▶ [What you will do]:
Repeat every record below exactly, omitting any pictures.
* * * *
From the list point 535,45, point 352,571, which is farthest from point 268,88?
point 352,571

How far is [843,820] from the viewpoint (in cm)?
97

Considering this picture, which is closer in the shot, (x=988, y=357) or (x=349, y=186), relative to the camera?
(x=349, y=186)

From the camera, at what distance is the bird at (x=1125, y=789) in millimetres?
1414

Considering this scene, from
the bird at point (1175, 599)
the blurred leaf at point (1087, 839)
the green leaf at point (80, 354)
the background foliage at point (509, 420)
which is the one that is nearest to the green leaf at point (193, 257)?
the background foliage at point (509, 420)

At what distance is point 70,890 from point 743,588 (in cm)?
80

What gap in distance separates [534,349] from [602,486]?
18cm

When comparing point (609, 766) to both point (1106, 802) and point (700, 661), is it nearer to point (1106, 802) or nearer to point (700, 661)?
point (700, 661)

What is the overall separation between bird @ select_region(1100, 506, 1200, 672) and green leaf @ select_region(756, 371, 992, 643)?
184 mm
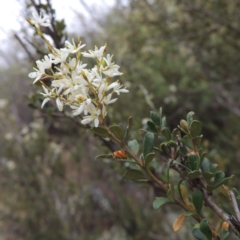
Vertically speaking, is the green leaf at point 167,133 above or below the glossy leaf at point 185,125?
below

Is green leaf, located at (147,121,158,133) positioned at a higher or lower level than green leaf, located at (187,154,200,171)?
higher

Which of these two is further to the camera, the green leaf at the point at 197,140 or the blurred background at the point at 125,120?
the blurred background at the point at 125,120

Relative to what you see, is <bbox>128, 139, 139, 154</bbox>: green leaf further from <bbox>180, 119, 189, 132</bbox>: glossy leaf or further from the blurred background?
the blurred background

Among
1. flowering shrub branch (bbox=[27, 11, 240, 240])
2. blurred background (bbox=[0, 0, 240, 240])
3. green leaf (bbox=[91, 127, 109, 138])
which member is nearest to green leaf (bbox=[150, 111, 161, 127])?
flowering shrub branch (bbox=[27, 11, 240, 240])

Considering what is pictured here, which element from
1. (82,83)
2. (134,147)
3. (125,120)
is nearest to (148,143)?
(134,147)

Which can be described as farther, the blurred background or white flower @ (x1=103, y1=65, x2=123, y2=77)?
the blurred background

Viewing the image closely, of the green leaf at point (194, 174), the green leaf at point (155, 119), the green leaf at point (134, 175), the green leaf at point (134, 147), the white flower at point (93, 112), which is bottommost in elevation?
the green leaf at point (194, 174)

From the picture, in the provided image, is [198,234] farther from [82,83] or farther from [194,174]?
[82,83]

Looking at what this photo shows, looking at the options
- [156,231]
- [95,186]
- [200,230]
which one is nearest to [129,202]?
[156,231]

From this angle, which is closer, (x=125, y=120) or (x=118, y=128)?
(x=118, y=128)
* * * *
▶ [Task answer]:
From the list point 535,45, point 352,571, which is farthest from point 268,88?
point 352,571

How far is [843,820] from the viewpoint (in cm)?
97

Considering this picture, which is closer in the shot, (x=988, y=357) or (x=349, y=186), relative to the camera?
(x=349, y=186)

From the camera, at what distance is the bird at (x=1125, y=789) in millimetres?
1414

Considering this scene, from
the bird at point (1175, 599)
the blurred leaf at point (1087, 839)
the green leaf at point (80, 354)
the background foliage at point (509, 420)
which is the one that is nearest to the green leaf at point (193, 257)?
the background foliage at point (509, 420)

At what distance is point 70,890 from point 743,588 (in cm)?
80

What gap in distance separates [534,349] from [602,486]?
18cm

When comparing point (609, 766) to both point (1106, 802) and point (700, 661), is it nearer to point (1106, 802) or nearer to point (700, 661)?
point (700, 661)

What is the overall separation between bird @ select_region(1100, 506, 1200, 672) and green leaf @ select_region(756, 371, 992, 643)?
184 mm
Vertically speaking, is the green leaf at point 167,133 above or below the glossy leaf at point 185,125?
below

Is green leaf, located at (147,121,158,133) positioned at a higher or lower level than green leaf, located at (187,154,200,171)?
higher

Which of these two is further to the camera, the green leaf at the point at 197,140 or the blurred background at the point at 125,120?
the blurred background at the point at 125,120

Relative to what you see, is <bbox>128, 139, 139, 154</bbox>: green leaf further from <bbox>180, 119, 189, 132</bbox>: glossy leaf or further from the blurred background?
the blurred background

Among
1. flowering shrub branch (bbox=[27, 11, 240, 240])
2. blurred background (bbox=[0, 0, 240, 240])
3. green leaf (bbox=[91, 127, 109, 138])
which member is nearest to green leaf (bbox=[150, 111, 161, 127])?
flowering shrub branch (bbox=[27, 11, 240, 240])

Considering what is pictured here, which element from
1. (82,83)
2. (134,147)
3. (125,120)
is nearest to (148,143)?
(134,147)

Which can be described as farther, the blurred background or white flower @ (x1=103, y1=65, x2=123, y2=77)?
the blurred background

Viewing the image closely, of the green leaf at point (194, 174), the green leaf at point (155, 119), the green leaf at point (134, 175), the green leaf at point (134, 147), the white flower at point (93, 112), which is bottommost in elevation?
the green leaf at point (194, 174)

From the picture, in the provided image, is [198,234] farther from [82,83] or farther from [194,174]?
[82,83]

Looking at what this photo shows, looking at the options
- [156,231]
- [95,186]
- [200,230]
which one is nearest to [129,202]?
[156,231]

From this angle, which is closer, (x=125, y=120) or (x=118, y=128)?
(x=118, y=128)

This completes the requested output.